Transcribe every entry below word for word, omitting the pictures.
════════════════════
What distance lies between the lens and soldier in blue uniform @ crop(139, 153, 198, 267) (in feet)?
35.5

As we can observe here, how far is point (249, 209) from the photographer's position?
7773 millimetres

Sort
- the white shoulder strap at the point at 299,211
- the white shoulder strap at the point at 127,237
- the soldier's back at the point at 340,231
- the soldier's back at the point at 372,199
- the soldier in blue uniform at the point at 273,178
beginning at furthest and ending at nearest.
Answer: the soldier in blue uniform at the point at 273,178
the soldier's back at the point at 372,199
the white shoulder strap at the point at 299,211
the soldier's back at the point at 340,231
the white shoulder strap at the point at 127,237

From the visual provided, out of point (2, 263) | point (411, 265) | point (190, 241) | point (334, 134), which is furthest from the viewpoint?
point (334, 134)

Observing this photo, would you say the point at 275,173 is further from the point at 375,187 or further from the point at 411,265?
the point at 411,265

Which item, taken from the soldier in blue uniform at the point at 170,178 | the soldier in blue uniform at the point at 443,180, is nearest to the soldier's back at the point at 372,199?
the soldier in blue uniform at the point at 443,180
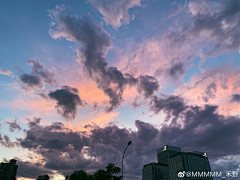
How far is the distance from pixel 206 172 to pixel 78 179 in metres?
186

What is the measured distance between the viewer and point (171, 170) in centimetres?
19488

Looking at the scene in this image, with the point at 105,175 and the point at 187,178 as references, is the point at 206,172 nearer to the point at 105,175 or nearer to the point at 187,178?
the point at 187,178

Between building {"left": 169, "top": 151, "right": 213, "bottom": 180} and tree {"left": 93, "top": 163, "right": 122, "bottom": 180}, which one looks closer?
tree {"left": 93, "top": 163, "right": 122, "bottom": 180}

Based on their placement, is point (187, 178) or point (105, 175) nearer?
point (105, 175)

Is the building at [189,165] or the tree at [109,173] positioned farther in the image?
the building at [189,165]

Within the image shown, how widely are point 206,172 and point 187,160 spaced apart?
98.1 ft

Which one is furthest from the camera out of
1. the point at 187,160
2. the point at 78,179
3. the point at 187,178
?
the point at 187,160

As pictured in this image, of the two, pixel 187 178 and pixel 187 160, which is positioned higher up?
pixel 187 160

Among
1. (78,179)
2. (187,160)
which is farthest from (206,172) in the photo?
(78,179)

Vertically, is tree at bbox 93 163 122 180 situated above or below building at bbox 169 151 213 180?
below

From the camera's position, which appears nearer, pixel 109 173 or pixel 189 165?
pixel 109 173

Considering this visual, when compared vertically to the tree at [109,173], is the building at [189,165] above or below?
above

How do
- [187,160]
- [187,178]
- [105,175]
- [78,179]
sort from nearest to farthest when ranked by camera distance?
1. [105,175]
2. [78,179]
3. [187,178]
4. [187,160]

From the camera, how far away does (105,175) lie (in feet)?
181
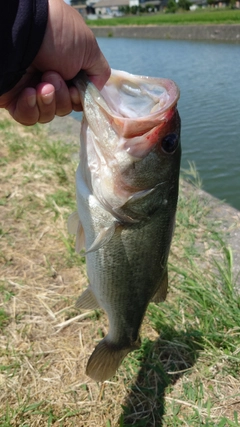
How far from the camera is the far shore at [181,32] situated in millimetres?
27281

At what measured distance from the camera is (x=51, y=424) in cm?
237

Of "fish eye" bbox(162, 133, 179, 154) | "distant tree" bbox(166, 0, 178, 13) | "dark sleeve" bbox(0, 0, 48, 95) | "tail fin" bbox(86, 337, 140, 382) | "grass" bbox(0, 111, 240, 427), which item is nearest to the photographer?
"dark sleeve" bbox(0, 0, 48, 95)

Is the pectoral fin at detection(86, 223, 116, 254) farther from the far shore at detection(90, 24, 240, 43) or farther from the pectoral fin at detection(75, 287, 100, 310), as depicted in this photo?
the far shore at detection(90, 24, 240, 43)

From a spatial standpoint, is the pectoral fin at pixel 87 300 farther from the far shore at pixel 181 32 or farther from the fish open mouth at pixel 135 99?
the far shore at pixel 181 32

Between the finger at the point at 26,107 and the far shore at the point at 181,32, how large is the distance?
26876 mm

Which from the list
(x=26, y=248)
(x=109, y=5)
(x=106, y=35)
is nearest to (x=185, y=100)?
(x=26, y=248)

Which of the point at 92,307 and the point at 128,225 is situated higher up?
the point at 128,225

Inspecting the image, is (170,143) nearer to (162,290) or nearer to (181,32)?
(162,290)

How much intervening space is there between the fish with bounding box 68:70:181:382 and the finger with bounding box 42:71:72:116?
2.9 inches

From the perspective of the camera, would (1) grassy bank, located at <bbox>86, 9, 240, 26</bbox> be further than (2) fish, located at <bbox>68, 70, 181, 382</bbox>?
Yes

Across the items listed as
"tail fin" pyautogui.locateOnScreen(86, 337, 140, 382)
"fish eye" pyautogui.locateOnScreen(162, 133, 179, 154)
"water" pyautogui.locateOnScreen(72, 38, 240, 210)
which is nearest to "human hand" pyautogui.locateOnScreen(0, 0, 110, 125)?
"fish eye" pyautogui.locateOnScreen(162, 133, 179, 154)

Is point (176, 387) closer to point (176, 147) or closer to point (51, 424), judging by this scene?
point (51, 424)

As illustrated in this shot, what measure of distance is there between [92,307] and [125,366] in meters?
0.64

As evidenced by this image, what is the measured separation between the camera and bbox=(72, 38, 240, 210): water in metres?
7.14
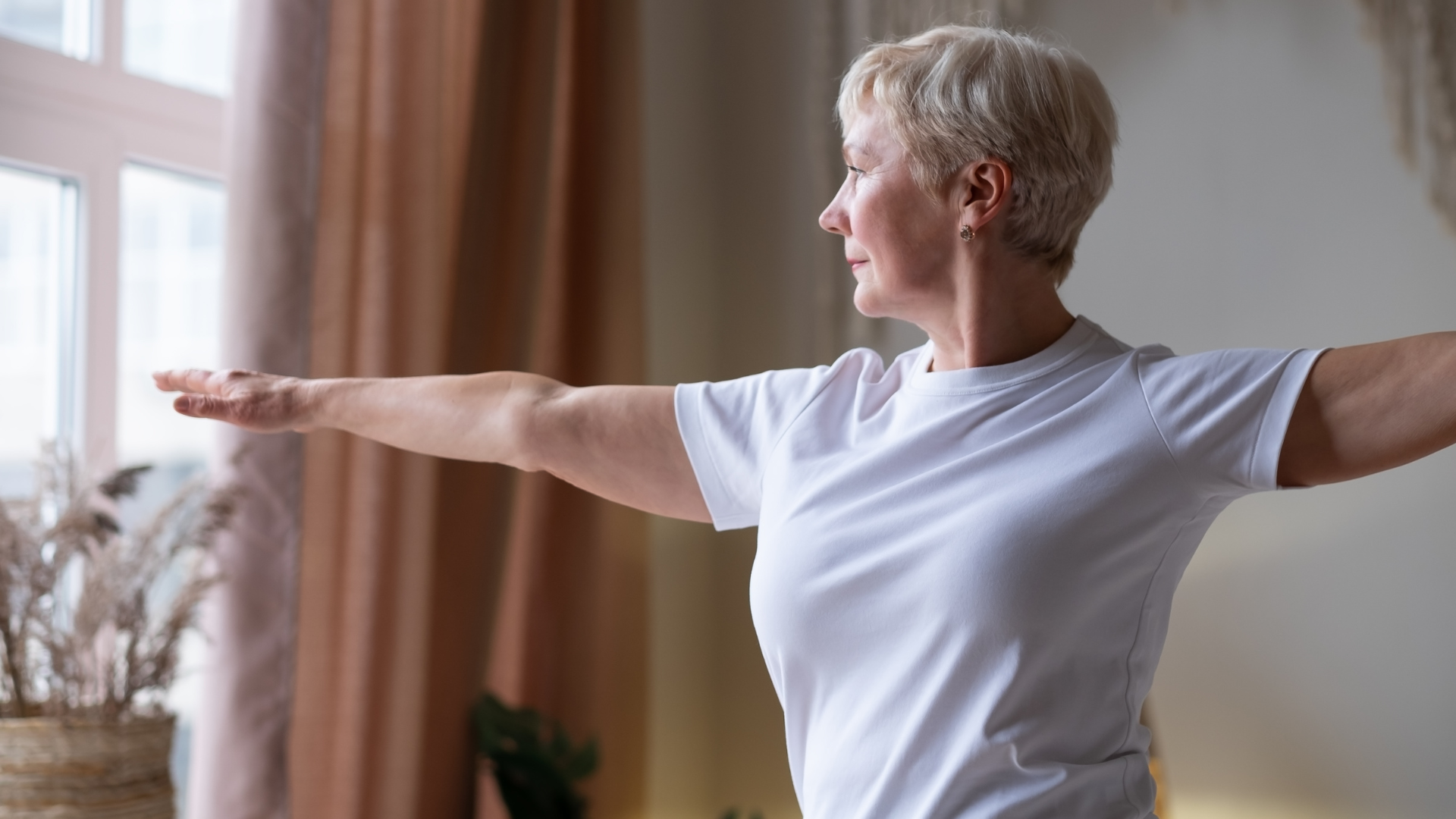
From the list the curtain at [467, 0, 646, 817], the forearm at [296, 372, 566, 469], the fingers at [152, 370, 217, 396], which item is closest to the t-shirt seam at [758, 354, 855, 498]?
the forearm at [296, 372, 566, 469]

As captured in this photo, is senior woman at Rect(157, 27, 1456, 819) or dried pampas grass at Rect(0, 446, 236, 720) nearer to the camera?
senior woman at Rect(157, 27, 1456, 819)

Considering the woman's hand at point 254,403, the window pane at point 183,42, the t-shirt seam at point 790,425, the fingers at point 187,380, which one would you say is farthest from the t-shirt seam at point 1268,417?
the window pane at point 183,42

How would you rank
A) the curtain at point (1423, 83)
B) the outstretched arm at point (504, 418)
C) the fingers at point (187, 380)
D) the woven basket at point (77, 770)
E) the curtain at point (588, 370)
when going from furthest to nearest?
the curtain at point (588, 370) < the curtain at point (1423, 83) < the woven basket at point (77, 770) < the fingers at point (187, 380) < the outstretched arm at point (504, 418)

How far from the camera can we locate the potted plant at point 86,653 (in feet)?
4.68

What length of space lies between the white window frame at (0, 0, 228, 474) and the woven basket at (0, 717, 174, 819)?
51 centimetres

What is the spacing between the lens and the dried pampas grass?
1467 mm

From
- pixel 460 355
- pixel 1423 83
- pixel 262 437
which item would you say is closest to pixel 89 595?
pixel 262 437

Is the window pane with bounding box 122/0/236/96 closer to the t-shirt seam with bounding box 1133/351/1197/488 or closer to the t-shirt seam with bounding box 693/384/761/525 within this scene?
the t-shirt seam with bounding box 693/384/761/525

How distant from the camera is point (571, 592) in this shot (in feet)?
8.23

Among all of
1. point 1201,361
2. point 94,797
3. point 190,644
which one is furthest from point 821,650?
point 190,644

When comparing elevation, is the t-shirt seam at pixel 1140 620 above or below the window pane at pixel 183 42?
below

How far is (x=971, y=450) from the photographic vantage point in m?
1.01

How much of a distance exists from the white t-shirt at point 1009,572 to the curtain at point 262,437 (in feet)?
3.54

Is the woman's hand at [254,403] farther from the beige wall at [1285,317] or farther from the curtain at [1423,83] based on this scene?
════════════════════
WRITTEN ANSWER:
What distance lies between the lens and soldier in blue uniform @ crop(139, 153, 198, 267) (in feet)?
35.5

As we can observe here, how far is point (249, 209) from the photographer's position?
7773 millimetres

Sort
- the white shoulder strap at the point at 299,211
- the white shoulder strap at the point at 127,237
- the soldier's back at the point at 340,231
- the soldier's back at the point at 372,199
- the soldier in blue uniform at the point at 273,178
beginning at furthest and ending at nearest.
Answer: the soldier in blue uniform at the point at 273,178
the soldier's back at the point at 372,199
the white shoulder strap at the point at 299,211
the soldier's back at the point at 340,231
the white shoulder strap at the point at 127,237

From the visual provided, out of point (2, 263) | point (411, 265) | point (190, 241) | point (334, 134), which is furthest from the viewpoint?
point (334, 134)

Observing this photo, would you say the point at 275,173 is further from the point at 375,187 or further from the point at 411,265?
the point at 411,265

Which item, taken from the soldier in blue uniform at the point at 170,178 | the soldier in blue uniform at the point at 443,180, is nearest to the soldier's back at the point at 372,199?
the soldier in blue uniform at the point at 443,180
How far is the distance from pixel 206 172 to pixel 78 179 in metres?
186

What is the measured distance between the viewer and point (171, 170) in centimetres?
19488

Looking at the scene in this image, with the point at 105,175 and the point at 187,178 as references, is the point at 206,172 nearer to the point at 105,175 or nearer to the point at 187,178?
the point at 187,178

Between building {"left": 169, "top": 151, "right": 213, "bottom": 180} and tree {"left": 93, "top": 163, "right": 122, "bottom": 180}, which one looks closer?
tree {"left": 93, "top": 163, "right": 122, "bottom": 180}

Based on their placement, is point (187, 178) or point (105, 175) nearer?
point (105, 175)

Is the building at [189,165] or the tree at [109,173] positioned farther in the image?
the building at [189,165]

Within the image shown, how widely are point 206,172 and point 187,160 spaced apart?
98.1 ft

Which one is furthest from the camera out of
1. the point at 187,160
2. the point at 78,179
3. the point at 187,178
?
the point at 187,160

As pictured in this image, of the two, pixel 187 178 and pixel 187 160, which is positioned higher up?
pixel 187 160

Among
1. (78,179)
2. (187,160)
which is farthest from (206,172) in the photo?
(78,179)

Vertically, is tree at bbox 93 163 122 180 situated above or below building at bbox 169 151 213 180?
below

From the camera's position, which appears nearer, pixel 109 173 or pixel 189 165?
pixel 109 173

Considering this visual, when compared vertically to the tree at [109,173], is the building at [189,165] above or below?
above

How do
- [187,160]
- [187,178]
- [105,175]
- [78,179]
sort from nearest to farthest when ranked by camera distance?
1. [105,175]
2. [78,179]
3. [187,178]
4. [187,160]

From the camera, how far away does (105,175) lie (in feet)?
181
How far from the camera is the far shore at [181,32] situated in millimetres?
27281

At what measured distance from the camera is (x=51, y=424) in cm?
237

Of "fish eye" bbox(162, 133, 179, 154) | "distant tree" bbox(166, 0, 178, 13) | "dark sleeve" bbox(0, 0, 48, 95) | "tail fin" bbox(86, 337, 140, 382) | "grass" bbox(0, 111, 240, 427), which item is nearest to the photographer?
"dark sleeve" bbox(0, 0, 48, 95)

Is the pectoral fin at detection(86, 223, 116, 254) farther from the far shore at detection(90, 24, 240, 43) or farther from the pectoral fin at detection(75, 287, 100, 310), as depicted in this photo?
the far shore at detection(90, 24, 240, 43)

From a spatial standpoint, is the pectoral fin at pixel 87 300 farther from the far shore at pixel 181 32 or farther from the fish open mouth at pixel 135 99?
the far shore at pixel 181 32

Between the finger at the point at 26,107 and the far shore at the point at 181,32, how large is the distance?
26876 mm

Which from the list
(x=26, y=248)
(x=109, y=5)
(x=106, y=35)
is nearest to (x=185, y=100)?
(x=26, y=248)

Which of the point at 92,307 and the point at 128,225 is situated higher up?
the point at 128,225

Inspecting the image, is (170,143) nearer to (162,290) or nearer to (181,32)?
(162,290)

How much intervening space is there between the fish with bounding box 68:70:181:382 and the finger with bounding box 42:71:72:116?
2.9 inches

From the perspective of the camera, would (1) grassy bank, located at <bbox>86, 9, 240, 26</bbox> be further than (2) fish, located at <bbox>68, 70, 181, 382</bbox>?
Yes

Across the items listed as
"tail fin" pyautogui.locateOnScreen(86, 337, 140, 382)
"fish eye" pyautogui.locateOnScreen(162, 133, 179, 154)
"water" pyautogui.locateOnScreen(72, 38, 240, 210)
which is nearest to "human hand" pyautogui.locateOnScreen(0, 0, 110, 125)?
"fish eye" pyautogui.locateOnScreen(162, 133, 179, 154)

Is point (176, 387) closer to point (176, 147) or closer to point (51, 424), judging by this scene?
point (51, 424)

As illustrated in this shot, what measure of distance is there between [92,307] and [125,366] in meters?
0.64

As evidenced by this image, what is the measured separation between the camera and bbox=(72, 38, 240, 210): water in metres?
7.14
From the list the curtain at [467, 0, 646, 817], the forearm at [296, 372, 566, 469], the fingers at [152, 370, 217, 396], which item is closest to the t-shirt seam at [758, 354, 855, 498]?
the forearm at [296, 372, 566, 469]

As captured in this photo, is senior woman at Rect(157, 27, 1456, 819) or dried pampas grass at Rect(0, 446, 236, 720) nearer to the camera?
senior woman at Rect(157, 27, 1456, 819)

Considering the woman's hand at point 254,403, the window pane at point 183,42, the t-shirt seam at point 790,425, the fingers at point 187,380, which one would you say is farthest from the t-shirt seam at point 1268,417?
the window pane at point 183,42

How would you rank
A) the curtain at point (1423, 83)
B) the outstretched arm at point (504, 418)
C) the fingers at point (187, 380)
D) the woven basket at point (77, 770)
E) the curtain at point (588, 370)
when going from furthest to nearest?
the curtain at point (588, 370) < the curtain at point (1423, 83) < the woven basket at point (77, 770) < the fingers at point (187, 380) < the outstretched arm at point (504, 418)

How far from the camera can we locate the potted plant at point 86,653 (in feet)?
4.68

What length of space lies between the white window frame at (0, 0, 228, 474) and the woven basket at (0, 717, 174, 819)?
51 centimetres

What is the spacing between the lens and the dried pampas grass?
1467 mm

From
- pixel 460 355
- pixel 1423 83
- pixel 262 437
which item would you say is closest to pixel 89 595?
pixel 262 437

Is the window pane with bounding box 122/0/236/96 closer to the t-shirt seam with bounding box 1133/351/1197/488 or closer to the t-shirt seam with bounding box 693/384/761/525 within this scene?
the t-shirt seam with bounding box 693/384/761/525

How distant from the camera is point (571, 592) in this shot (in feet)?
8.23

Among all of
1. point 1201,361
2. point 94,797
3. point 190,644
which one is furthest from point 821,650?
point 190,644

When comparing elevation, is the t-shirt seam at pixel 1140 620 above or below the window pane at pixel 183 42?
below

How far is (x=971, y=450) from the photographic vantage point in m?
1.01

How much of a distance exists from the white t-shirt at point 1009,572 to the curtain at point 262,437 (in feet)?
3.54

Is the woman's hand at [254,403] farther from the beige wall at [1285,317] or farther from the curtain at [1423,83] based on this scene?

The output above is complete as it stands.